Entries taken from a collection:
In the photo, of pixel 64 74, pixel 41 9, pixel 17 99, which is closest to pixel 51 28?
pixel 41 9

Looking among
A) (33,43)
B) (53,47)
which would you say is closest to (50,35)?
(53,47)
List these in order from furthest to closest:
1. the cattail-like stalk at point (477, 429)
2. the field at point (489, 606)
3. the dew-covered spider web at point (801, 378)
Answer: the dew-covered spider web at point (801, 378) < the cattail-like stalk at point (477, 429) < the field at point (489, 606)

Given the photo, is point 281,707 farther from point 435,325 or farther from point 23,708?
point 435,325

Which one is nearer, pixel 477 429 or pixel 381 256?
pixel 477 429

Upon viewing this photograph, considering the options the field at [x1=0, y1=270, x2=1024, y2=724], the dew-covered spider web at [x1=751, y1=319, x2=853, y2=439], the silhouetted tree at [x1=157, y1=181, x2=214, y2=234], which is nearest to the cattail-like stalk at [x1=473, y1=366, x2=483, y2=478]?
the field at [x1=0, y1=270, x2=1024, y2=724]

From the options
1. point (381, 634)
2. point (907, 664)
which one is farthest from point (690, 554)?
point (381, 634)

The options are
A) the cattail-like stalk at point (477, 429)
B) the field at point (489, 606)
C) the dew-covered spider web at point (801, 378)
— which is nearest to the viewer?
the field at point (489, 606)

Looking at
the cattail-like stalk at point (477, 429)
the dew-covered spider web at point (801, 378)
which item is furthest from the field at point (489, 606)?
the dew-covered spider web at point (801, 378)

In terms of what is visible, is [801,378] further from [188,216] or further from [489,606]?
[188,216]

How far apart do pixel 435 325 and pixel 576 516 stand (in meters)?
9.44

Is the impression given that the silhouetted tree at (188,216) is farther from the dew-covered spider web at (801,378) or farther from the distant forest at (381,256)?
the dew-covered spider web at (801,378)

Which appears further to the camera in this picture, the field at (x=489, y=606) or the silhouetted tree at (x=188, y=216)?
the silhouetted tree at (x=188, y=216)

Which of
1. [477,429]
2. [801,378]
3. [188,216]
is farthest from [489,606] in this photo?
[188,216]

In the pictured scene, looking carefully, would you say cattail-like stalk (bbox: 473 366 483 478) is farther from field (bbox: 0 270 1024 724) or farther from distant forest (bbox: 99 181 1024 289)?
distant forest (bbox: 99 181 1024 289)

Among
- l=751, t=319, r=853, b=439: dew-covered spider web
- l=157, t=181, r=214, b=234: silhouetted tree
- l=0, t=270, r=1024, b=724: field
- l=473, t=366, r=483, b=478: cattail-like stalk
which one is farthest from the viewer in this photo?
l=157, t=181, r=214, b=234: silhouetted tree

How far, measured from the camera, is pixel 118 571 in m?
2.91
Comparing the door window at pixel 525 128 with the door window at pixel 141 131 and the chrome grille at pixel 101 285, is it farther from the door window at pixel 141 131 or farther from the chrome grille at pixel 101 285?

* AIM OF THE TASK *
Render the lines above as a numbered list, omitting the blank ones.

* REPLY *
1. In the photo, of pixel 64 74, pixel 41 9, pixel 17 99, which is closest to pixel 51 28?
2. pixel 41 9
3. Looking among
4. A) (33,43)
5. B) (53,47)
6. which would you say is closest to (50,35)?
7. (53,47)
8. List these in order from furthest to closest:
9. 1. the cattail-like stalk at point (477, 429)
10. 2. the field at point (489, 606)
11. 3. the dew-covered spider web at point (801, 378)
12. Answer: the dew-covered spider web at point (801, 378) < the cattail-like stalk at point (477, 429) < the field at point (489, 606)
13. Given the photo, is point 281,707 farther from point 435,325 or farther from point 23,708?
14. point 435,325
15. Which one is nearer, pixel 477 429 or pixel 381 256?
16. pixel 477 429
17. Upon viewing this photograph, considering the options the field at [x1=0, y1=270, x2=1024, y2=724], the dew-covered spider web at [x1=751, y1=319, x2=853, y2=439], the silhouetted tree at [x1=157, y1=181, x2=214, y2=234], which is nearest to the cattail-like stalk at [x1=473, y1=366, x2=483, y2=478]?
18. the field at [x1=0, y1=270, x2=1024, y2=724]
19. From the options
20. 1. point (381, 634)
21. 2. point (907, 664)
22. which one is farthest from point (690, 554)?
23. point (381, 634)
24. The options are
25. A) the cattail-like stalk at point (477, 429)
26. B) the field at point (489, 606)
27. C) the dew-covered spider web at point (801, 378)
28. — which is nearest to the viewer?
29. the field at point (489, 606)
30. Looking at
31. the cattail-like stalk at point (477, 429)
32. the dew-covered spider web at point (801, 378)
33. which item is furthest from the field at point (489, 606)?
34. the dew-covered spider web at point (801, 378)
35. In terms of what is visible, is [801,378] further from [188,216] or further from [489,606]?
36. [188,216]
37. How far apart do pixel 435 325 and pixel 576 516 stand (in meters)?
38. 9.44
39. Is the impression given that the silhouetted tree at (188,216) is farther from the dew-covered spider web at (801,378) or farther from the distant forest at (381,256)?
40. the dew-covered spider web at (801,378)
41. Which appears further to the camera in this picture, the field at (x=489, y=606) or the silhouetted tree at (x=188, y=216)?
42. the silhouetted tree at (x=188, y=216)
43. Which of
44. 1. [477,429]
45. 2. [801,378]
46. 3. [188,216]
47. is farthest from [489,606] in this photo?
48. [188,216]
49. In the pictured scene, looking carefully, would you say cattail-like stalk (bbox: 473 366 483 478) is farther from field (bbox: 0 270 1024 724) or farther from distant forest (bbox: 99 181 1024 289)?
50. distant forest (bbox: 99 181 1024 289)
51. Among
52. - l=751, t=319, r=853, b=439: dew-covered spider web
53. - l=157, t=181, r=214, b=234: silhouetted tree
54. - l=0, t=270, r=1024, b=724: field
55. - l=473, t=366, r=483, b=478: cattail-like stalk
56. which one is farthest from the viewer in this photo?
57. l=157, t=181, r=214, b=234: silhouetted tree
58. How far, measured from the camera, is pixel 118 571 in m?
59. 2.91
60. Comparing the door window at pixel 525 128 with the door window at pixel 141 131 and the chrome grille at pixel 101 285, is it farther from the door window at pixel 141 131 or farther from the chrome grille at pixel 101 285?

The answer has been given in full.